Un déclin à travers lequel Larraín tente, avec plus où moins de réussite, à percer le mystère Callas, artiste torturée et mélancolique abandonnée par l'amour de sa vie (le magnat Aristote Onassis, qui la quittera pour... Jackie Kennedy) et les siens (une mère qui a façonné l'artiste qu'elle est devenue, mais a brisé la femme qui cherchait à se construire), une Diva continuellement en représentation, cachée derrière sa grandeur et vivant désespérément dans le passée.
Sa volonté de décortiquer le mythe suit le même mouvement de la précision chirurgicale et inquiétée de la performance d'une Angelina Jolie exceptionnelle, qui donne de la grâce à des détails en apparence superficiels.

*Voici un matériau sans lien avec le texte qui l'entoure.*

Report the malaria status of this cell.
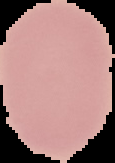
Uninfected.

Une compréhension commune qui évite le piège de la performance dans la performance, pour mieux incarner un portrait respectueux, digne et nuancé de la cantatrice grecque, même si le mystère l'entourant semble encore un brin persisté une fois que sonne le glas du générique de fin.
Car même si la narration cherche à égrainer les pistes pour sonder son mal-être, notamment à travers plusieurs flashbacks qui apparaissent in fine plus esquissés que réellement probant (notamment ceux concernant ses liens familiaux), elle ne semble jamais totalement en déterrer les racines, à pleinement sonder sa psyché hantée, complexe et obsédante, même si Larraín comme Jolie, parviennent a susciter une empathie folle à son sujet.
Embaumé dans la magnifique photographie d'Ed Lachman, Maria, encore un peu plus que Jackie et Spencer, se fait une peinture abstraite et élégante mais un chouia voilée, un hommage symbolique et aimant au talent comme à la résilience de Maria Callas mais à qui il manque ce petit plus de profondeur pour être renversant.